BRANO FORNITO –
....................

In un mercato che progredisce a velocità sempre maggiore, resta ovviamente in competizione chi riesce a fornire valori aggiunti sempre più numerosi e nuovi: dopo decenni in cui ci si è misurati sul piano dell’efficienza, oggi ci si rende conto di dover competere sul piano della “diversità”, sviluppando quanto più possibile le capacità creative.

Esistono diversi possibili approcci all’uso della creatività all’interno delle organizzazioni aziendali. Vedremo più avanti nel dettaglio il modello applicabile all’interno delle organizzazioni per coordinare tutte quelle attività che scaturiscono dalla volontà di dare attuazione a un piano destinato a migliorare la reattività creativa dell’azienda. Per ora sarà utile, e sufficiente, al fine di delineare l’essenza del ragionamento sul pensiero creativo, formalizzare il percorso completo della creatività e dell’innovazione secondo uno schema che, ampliando la nota trilogia esposta da Schumpeter nel citato Teoria dello sviluppo economico (Invenzione-Applicazione a un prodotto o processo-Diffusione), si configura in questo modo:

  • Generazione dell’idea.
  • Invenzione.
  • Sviluppo della applicazione.
  • Diffusione.
  • Prodotto.

 

La creatività come fonte di nuove idee occupa il punto iniziale della catena di eventi così come delineata da Schumpeter. Possiamo tuttavia essere altrettanto creativi nel lanciare un prodotto comportandoci da bravi tecnici di marketing: le idee che generiamo serviranno a presentare il nostro prodotto in maniera efficace e a comunicare in modo convincente il nostro messaggio. Allo stesso modo si può essere creativi nel centro ricerche di una industria, dove le nuove idee saranno investite su un prodotto già consolidato.

La creatività, intesa come meccanismo mentale, può cioè trovare applicazione in ogni fase del processo di invenzione e innovazione macroeconomico e tecnologico, così come rappresentato dagli economisti.

....................

PROVA TU – Prosegui il brano sulla creatività nelle organizzazioni aziendali, riprendendo subito dopo la sua ultima frase.

ESTRATTI DEL DATASET –
....................

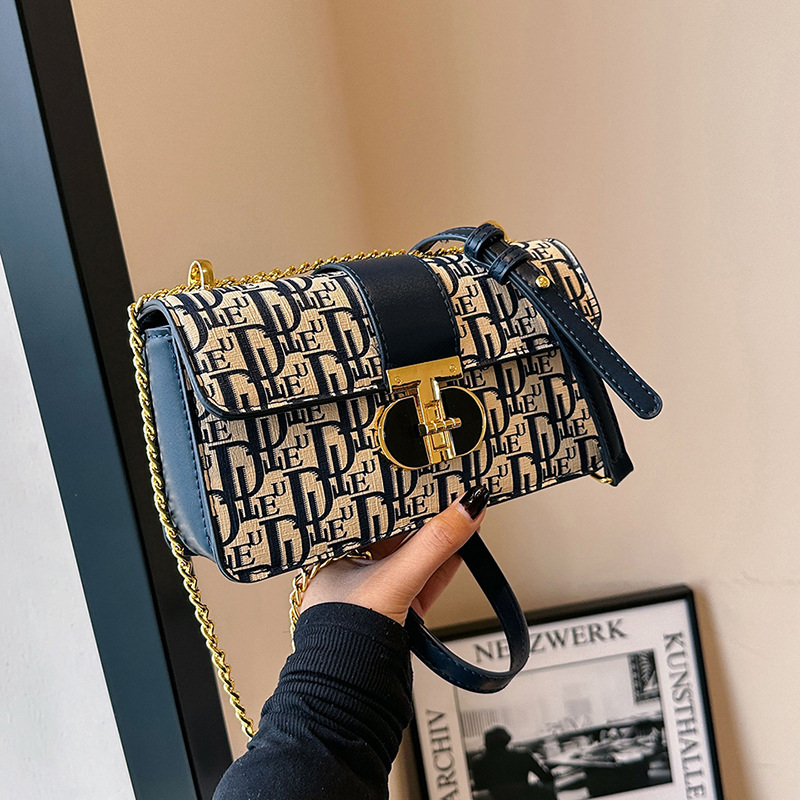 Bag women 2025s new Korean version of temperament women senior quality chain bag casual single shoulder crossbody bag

....................

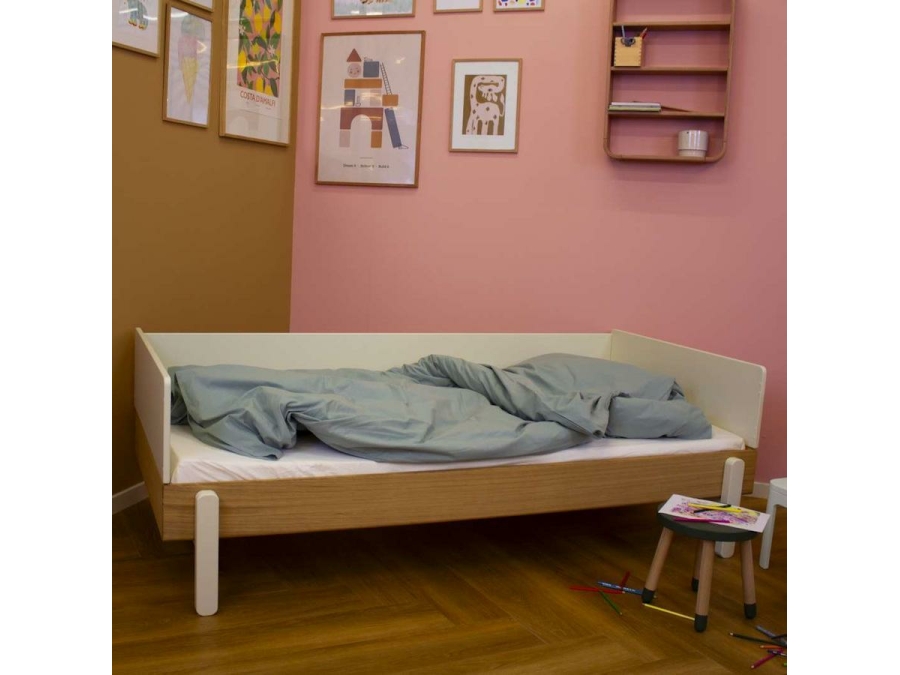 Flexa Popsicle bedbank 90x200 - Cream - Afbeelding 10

....................

RISULTATO –
Prima di affrontare la creatività all’interno delle organizzazioni nei suoi risvolti teorici e metodologici, sarà utile cercare di indagare cosa intendiamo con questo termine.

Una bella indagine di Eurisko del 2004  mostra come gli italiani interpretino la parola “creatività”, quali esempi ne portino, in quali ambiti la creatività sia per loro più evidente e, infine, se l’Italia possa considerarsi o meno un paese creativo.

Le domande sono state poste a focus group di quattro diversi segmenti della popolazione:

  • gruppo di elitari;
  • donne nella fascia centrale di età (33-46 anni);
  • uomini nella fascia centrale di età (33-46 anni);
  • giovani nel ciclo universitario.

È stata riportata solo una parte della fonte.